Observations on a journey from nurse to solution manager
As early as 2002, when I was an Emergency Department (ED) nurse implementing a standalone health IT solution, it was rare to find a clinician in IT. Clinicians used to joke about people who moved into technology roles – people like me – and say that we had gone to the “dark side.”
Thankfully, it’s no longer seen that way. Now, it’s far more common to have clinicians involved with electronic health record (EHR) design and development. The industry recognizes the value of clinicians being part of these teams, because that representation helps create far better technology solutions.
Now, more than ever, we need clinician involvement in health IT design
Clinician burnout is a well-documented problem. It is a complex issue with many contributing factors, including poorly designed health IT solutions. For example, if an EHR can’t offer workflows that meet the specific needs of different clinician roles, or it isn’t configurable enough to meet the needs of different service lines within an organization, it will place more burdens on users.
A common refrain from EHR users is frustration with the number of clicks it takes to complete tasks. This is just one way to measure time clinicians spend interacting with their EHRs. If you can cut the number of clicks, you reduce clinician burden and free them up to spend more time on patient care.
The most important consideration is, of course, patient safety. Clinician burnout has been linked to a two-fold increased risk of medical errors. By involving clinicians at every stage of EHR design and development, we will increase usability and reduce burnout that leads to potential patient safety risks.
Calls to action for health IT companies
I rely on my ED and critical care experience to guide my evaluations of workflows and solution roadmaps. Having spent years as a clinician, and now as a health IT solution manager, I have observed a few steps health IT companies can take to better engage clinicians and improve user experience:
1) Commit to best practices in user-centered design. Allscripts earned a perfect score in an American Medical Association (AMA) and MedStar Health evaluation of alignment with best practices for user-centered design and testing.

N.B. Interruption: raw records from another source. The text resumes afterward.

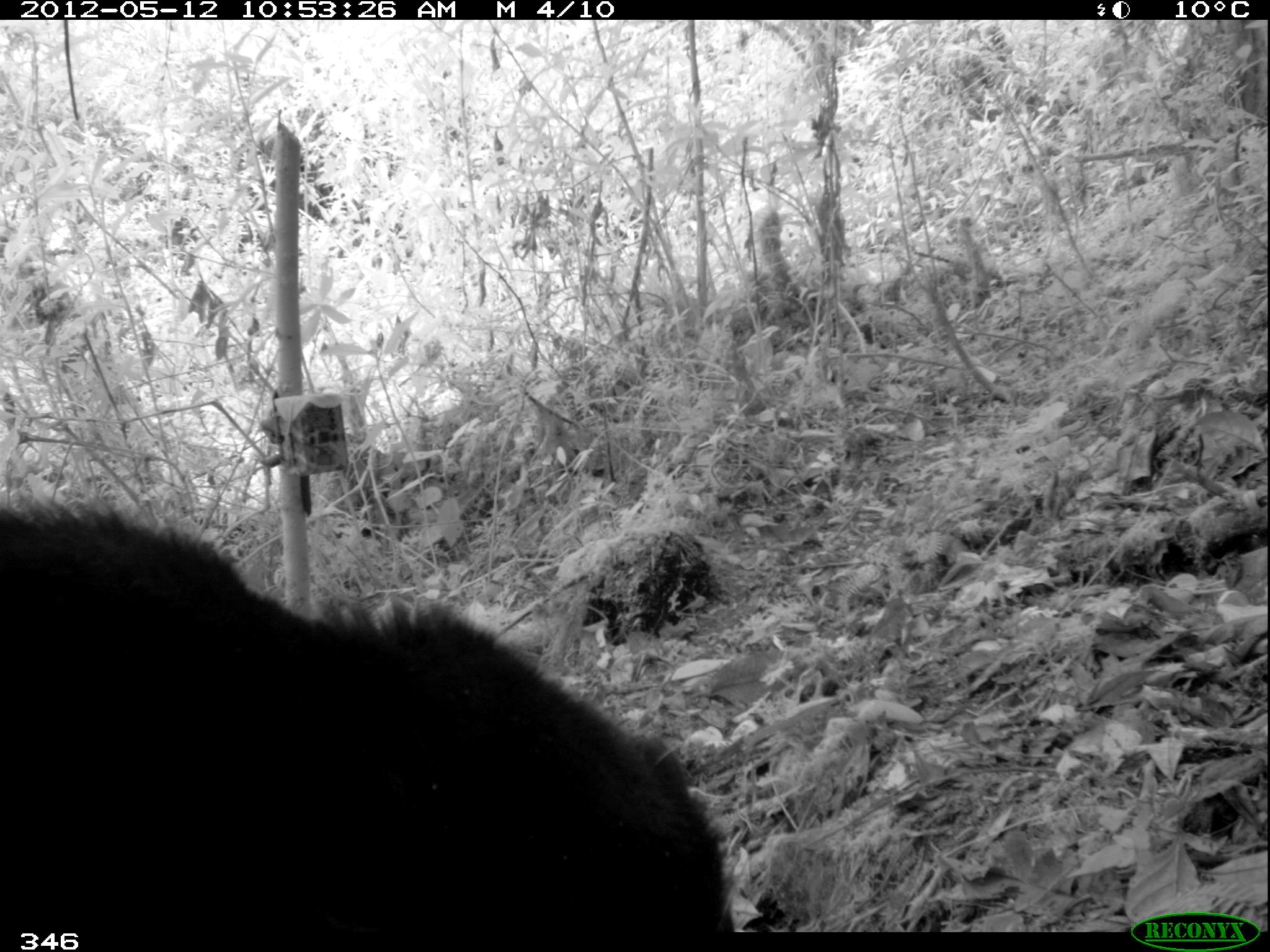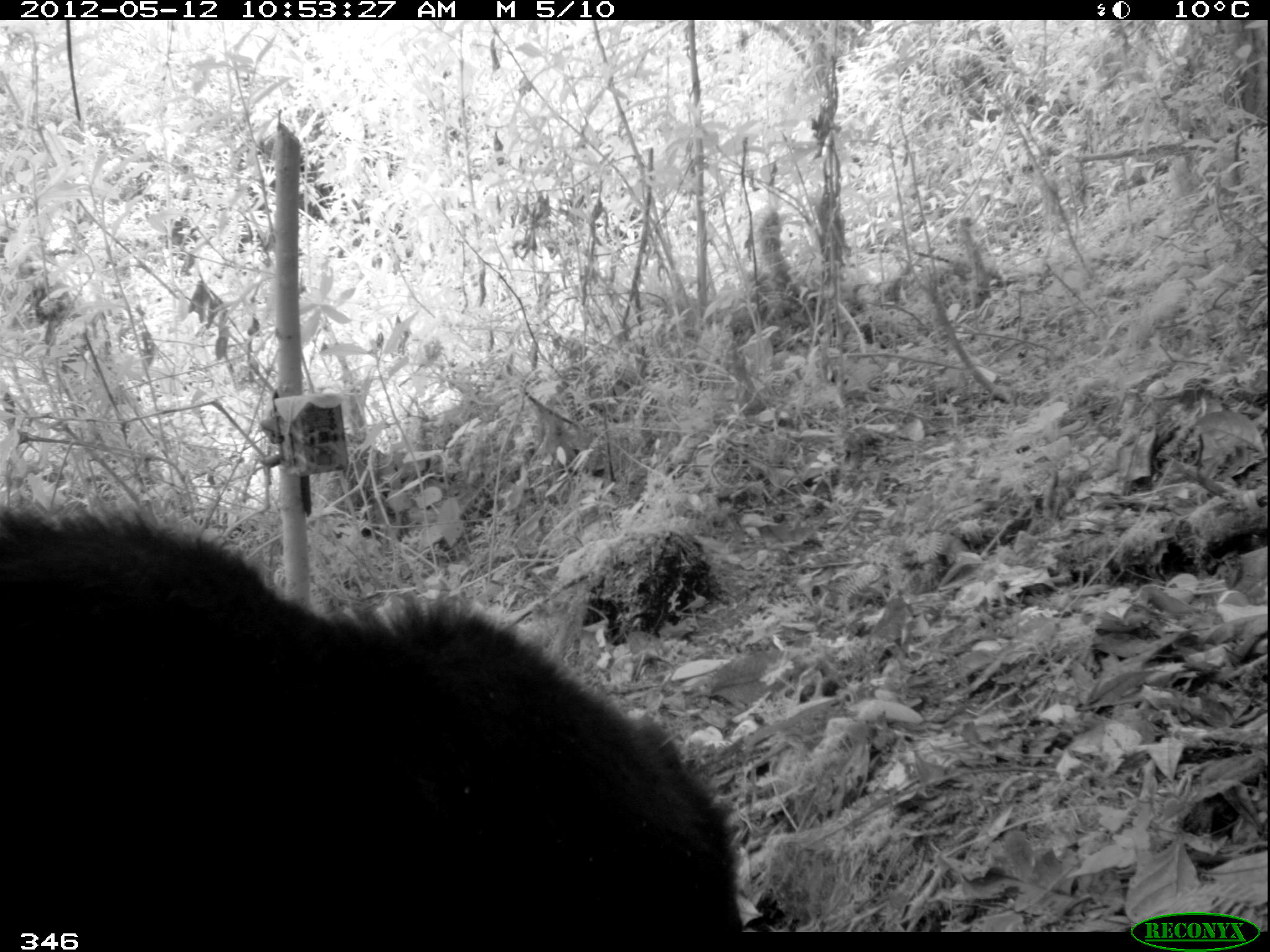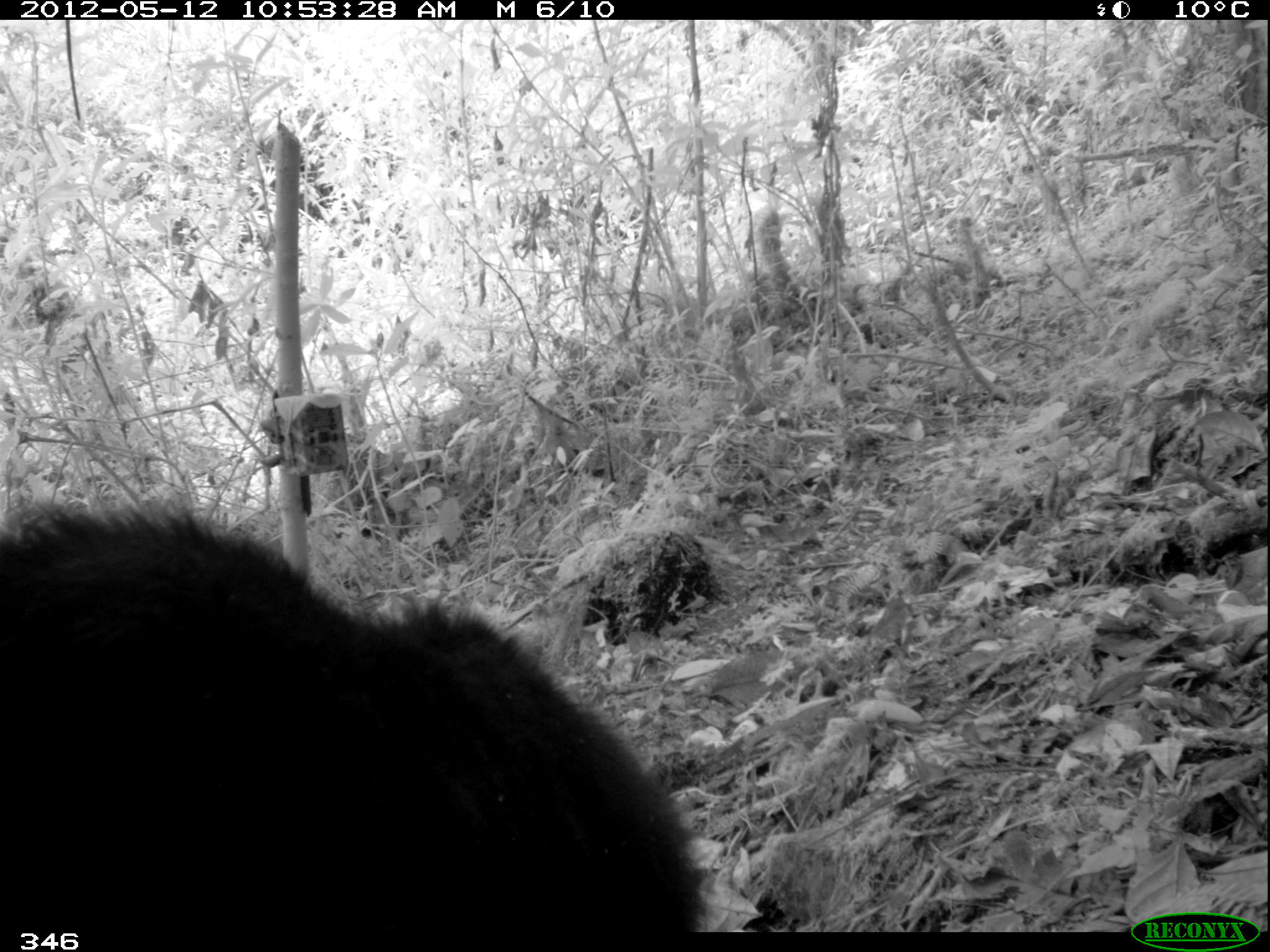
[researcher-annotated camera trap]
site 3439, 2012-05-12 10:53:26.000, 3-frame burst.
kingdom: Animalia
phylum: Chordata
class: Mammalia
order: Carnivora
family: Ursidae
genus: Tremarctos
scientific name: Tremarctos ornatus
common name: spectacled bear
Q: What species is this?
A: Tremarctos ornatus (spectacled bear).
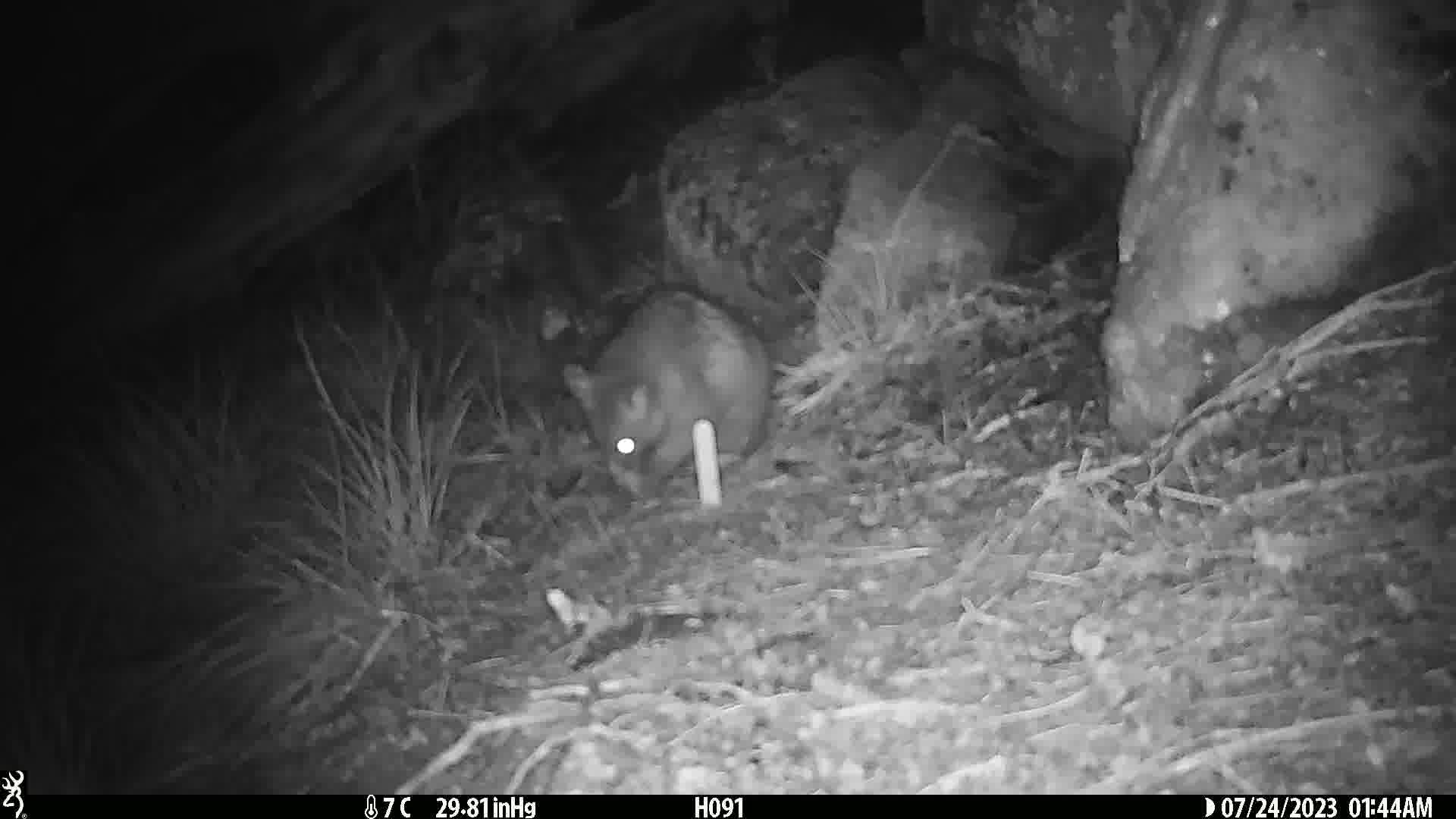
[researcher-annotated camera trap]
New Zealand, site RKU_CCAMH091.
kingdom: Animalia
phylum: Chordata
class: Mammalia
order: Diprotodontia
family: Phalangeridae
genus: Trichosurus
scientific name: Trichosurus vulpecula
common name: common brushtail possum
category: possum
Possum (common brushtail possum) (Trichosurus vulpecula).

We have expanded our commitment to users by going beyond usability and rethinking our approach to design EHRs that are more helpful.
2) Ask for feedback. We stay connected to clinician needs by consistently talking with people from various disciplines to understand their experiences and translate that information into ways we can improve features.
3) Offer multiple ways to deliver input. Allscripts engages end users early and often throughout our EHR design process. Our portal, ClientConnect, enables clients to suggest improvements and vote on recommendations from other clients. We have solution-focused client councils and regional user-group events where we seek feedback from clinicians from all levels.
4) Continue to innovate. Regulatory requirements have required a lot of time and attention from EHR designers over the last several years. But we must continue to address user feedback and deliver the features and functions that simplify day-to-day workflows for clinicians.
One of the main reasons I left clinical practice to work for Allscripts was because it was an opportunity to help improve usability of solutions, and positively affect a lot of patients and clinicians. I’m proud to work for a company that has made a public commitment to clinician well-being and continues to strive for better.